- [Written exercise]
Format the lines from the one containing "Roughly how far" through the end of the items, inclusive, as a JSON list of strings, with one string per line and blank lines omitted.

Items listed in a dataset
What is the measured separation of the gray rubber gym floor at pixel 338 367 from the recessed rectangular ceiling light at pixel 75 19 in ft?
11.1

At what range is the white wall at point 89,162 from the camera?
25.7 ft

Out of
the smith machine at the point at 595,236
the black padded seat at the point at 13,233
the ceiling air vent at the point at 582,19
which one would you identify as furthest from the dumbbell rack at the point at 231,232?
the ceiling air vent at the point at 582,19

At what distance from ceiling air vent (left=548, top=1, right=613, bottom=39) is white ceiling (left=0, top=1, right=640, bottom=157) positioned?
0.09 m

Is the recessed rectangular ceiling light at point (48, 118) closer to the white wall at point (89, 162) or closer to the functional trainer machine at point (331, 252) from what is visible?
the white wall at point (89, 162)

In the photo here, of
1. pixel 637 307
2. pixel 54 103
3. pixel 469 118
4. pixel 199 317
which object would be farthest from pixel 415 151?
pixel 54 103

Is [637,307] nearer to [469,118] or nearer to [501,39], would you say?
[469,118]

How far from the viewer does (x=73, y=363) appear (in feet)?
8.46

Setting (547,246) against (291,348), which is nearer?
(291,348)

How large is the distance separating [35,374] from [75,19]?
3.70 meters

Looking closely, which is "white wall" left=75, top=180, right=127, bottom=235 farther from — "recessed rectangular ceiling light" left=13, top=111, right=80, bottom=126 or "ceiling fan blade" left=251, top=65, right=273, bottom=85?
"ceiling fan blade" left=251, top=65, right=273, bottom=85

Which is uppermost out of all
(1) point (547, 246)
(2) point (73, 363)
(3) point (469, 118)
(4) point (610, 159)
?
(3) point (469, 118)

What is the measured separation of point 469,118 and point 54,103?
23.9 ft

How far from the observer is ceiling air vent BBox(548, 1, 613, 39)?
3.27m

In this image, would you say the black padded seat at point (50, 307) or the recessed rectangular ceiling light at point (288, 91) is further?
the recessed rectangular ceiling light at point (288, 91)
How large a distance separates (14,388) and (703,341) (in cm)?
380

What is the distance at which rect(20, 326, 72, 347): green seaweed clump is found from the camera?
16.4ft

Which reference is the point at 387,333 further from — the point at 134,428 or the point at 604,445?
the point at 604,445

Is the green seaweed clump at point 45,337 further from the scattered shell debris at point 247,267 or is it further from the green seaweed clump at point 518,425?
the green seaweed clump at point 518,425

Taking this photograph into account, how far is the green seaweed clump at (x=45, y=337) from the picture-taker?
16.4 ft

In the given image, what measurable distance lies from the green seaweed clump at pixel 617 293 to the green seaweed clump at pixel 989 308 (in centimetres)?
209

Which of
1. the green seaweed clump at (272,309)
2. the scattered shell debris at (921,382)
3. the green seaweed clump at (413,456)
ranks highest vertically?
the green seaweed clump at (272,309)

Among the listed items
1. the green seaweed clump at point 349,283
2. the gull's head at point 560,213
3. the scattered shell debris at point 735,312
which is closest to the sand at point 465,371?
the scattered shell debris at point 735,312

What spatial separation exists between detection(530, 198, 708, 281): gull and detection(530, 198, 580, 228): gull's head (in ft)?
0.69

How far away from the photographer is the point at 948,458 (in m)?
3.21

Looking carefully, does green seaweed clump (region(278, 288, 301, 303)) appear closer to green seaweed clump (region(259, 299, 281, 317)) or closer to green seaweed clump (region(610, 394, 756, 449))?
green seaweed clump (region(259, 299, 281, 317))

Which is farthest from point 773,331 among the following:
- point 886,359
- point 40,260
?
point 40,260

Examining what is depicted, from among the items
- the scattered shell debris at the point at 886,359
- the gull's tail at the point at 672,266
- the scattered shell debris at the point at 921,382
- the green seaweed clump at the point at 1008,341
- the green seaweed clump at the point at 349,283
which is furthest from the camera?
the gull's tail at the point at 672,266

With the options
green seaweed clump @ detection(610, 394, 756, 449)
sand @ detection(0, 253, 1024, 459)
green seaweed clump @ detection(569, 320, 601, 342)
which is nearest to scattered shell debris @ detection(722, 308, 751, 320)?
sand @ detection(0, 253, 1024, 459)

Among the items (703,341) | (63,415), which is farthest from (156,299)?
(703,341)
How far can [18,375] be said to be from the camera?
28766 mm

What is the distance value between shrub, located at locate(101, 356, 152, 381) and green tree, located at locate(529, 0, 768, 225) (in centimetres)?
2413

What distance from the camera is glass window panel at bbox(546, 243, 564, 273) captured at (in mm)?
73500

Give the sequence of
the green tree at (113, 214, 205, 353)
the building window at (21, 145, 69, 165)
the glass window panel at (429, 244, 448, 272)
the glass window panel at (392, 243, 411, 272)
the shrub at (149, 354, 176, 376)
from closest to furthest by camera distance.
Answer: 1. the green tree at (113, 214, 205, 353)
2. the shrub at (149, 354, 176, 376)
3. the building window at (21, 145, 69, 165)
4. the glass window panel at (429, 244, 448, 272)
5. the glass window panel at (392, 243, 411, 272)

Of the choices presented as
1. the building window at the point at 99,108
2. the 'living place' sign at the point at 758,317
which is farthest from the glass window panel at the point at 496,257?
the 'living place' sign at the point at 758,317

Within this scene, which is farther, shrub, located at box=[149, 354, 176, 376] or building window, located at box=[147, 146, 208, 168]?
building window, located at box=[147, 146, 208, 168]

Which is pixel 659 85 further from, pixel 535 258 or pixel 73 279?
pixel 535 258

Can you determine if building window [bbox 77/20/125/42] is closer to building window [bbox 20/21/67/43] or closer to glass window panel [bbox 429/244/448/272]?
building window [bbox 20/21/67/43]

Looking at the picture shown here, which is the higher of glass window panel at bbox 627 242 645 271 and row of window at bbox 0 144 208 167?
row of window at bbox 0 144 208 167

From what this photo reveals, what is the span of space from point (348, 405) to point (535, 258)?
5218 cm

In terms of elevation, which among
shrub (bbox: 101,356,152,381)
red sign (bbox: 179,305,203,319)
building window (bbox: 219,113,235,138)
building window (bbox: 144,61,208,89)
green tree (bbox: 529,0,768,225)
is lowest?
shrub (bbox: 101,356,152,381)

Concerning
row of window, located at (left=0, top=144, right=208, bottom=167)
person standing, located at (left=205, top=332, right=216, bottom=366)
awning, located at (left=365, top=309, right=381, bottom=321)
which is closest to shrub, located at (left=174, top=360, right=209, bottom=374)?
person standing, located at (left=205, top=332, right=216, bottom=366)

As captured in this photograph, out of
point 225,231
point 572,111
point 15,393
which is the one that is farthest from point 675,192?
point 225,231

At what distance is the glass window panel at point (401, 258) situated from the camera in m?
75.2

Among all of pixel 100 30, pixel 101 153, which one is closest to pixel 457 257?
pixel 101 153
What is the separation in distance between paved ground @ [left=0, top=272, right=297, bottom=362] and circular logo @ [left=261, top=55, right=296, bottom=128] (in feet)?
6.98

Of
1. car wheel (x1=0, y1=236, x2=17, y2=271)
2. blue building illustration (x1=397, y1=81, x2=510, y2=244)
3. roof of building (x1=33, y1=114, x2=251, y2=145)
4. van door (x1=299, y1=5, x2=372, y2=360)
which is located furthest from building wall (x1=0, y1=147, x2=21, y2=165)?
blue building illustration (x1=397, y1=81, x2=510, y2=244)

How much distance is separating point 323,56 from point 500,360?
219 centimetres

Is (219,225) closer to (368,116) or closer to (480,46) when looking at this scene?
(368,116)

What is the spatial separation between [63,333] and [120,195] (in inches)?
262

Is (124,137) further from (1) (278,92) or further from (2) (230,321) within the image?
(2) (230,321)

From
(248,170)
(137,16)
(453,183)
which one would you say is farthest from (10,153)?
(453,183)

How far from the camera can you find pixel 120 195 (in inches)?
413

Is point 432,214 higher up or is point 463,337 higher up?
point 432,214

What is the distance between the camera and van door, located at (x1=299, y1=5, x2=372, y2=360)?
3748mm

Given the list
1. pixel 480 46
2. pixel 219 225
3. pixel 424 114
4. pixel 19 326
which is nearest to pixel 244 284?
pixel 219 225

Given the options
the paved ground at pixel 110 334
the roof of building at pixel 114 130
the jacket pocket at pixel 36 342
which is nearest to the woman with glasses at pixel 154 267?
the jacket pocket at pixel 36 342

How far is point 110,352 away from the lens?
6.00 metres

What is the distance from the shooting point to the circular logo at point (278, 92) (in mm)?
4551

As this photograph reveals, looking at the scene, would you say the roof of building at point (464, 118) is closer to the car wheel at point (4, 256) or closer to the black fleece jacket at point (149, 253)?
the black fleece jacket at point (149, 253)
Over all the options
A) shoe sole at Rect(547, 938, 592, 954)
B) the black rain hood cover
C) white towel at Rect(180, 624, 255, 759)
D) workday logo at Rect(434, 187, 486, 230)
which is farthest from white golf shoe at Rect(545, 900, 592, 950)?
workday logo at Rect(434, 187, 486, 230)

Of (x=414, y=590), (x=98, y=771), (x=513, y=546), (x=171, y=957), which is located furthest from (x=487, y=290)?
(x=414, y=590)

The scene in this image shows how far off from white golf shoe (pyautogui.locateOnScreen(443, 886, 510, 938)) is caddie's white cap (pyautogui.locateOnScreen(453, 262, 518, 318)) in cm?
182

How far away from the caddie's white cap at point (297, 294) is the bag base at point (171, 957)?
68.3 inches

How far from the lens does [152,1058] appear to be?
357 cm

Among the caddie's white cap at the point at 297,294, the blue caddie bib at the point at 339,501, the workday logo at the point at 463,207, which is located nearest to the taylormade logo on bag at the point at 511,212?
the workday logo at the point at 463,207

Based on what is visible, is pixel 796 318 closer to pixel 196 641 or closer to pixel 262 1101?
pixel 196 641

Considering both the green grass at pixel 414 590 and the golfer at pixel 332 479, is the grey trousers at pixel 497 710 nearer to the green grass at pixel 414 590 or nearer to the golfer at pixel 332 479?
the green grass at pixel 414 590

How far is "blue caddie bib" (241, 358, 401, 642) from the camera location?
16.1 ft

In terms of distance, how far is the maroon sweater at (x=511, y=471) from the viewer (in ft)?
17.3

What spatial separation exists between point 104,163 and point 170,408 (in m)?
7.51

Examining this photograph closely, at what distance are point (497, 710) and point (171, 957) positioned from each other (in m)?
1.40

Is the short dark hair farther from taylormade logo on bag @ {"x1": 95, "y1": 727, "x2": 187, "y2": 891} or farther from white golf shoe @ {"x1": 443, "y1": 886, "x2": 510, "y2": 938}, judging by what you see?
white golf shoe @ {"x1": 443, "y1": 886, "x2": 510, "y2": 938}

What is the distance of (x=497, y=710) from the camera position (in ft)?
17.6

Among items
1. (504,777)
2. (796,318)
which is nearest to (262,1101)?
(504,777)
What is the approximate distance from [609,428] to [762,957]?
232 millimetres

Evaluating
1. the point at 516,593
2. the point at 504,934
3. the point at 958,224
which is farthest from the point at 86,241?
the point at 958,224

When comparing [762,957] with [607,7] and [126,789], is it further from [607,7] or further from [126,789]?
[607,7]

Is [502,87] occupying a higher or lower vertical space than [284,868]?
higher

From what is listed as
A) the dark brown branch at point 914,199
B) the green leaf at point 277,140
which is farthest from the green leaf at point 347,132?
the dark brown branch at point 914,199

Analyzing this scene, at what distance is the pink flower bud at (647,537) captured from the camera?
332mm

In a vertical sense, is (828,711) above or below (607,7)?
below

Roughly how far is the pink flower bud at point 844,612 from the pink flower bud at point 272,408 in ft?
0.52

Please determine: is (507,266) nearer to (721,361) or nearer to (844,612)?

- [Full response]
[
  "Roughly how far is the pink flower bud at point 844,612 from the pink flower bud at point 272,408 in ft?",
  "0.52",
  "Please determine: is (507,266) nearer to (721,361) or nearer to (844,612)?"
]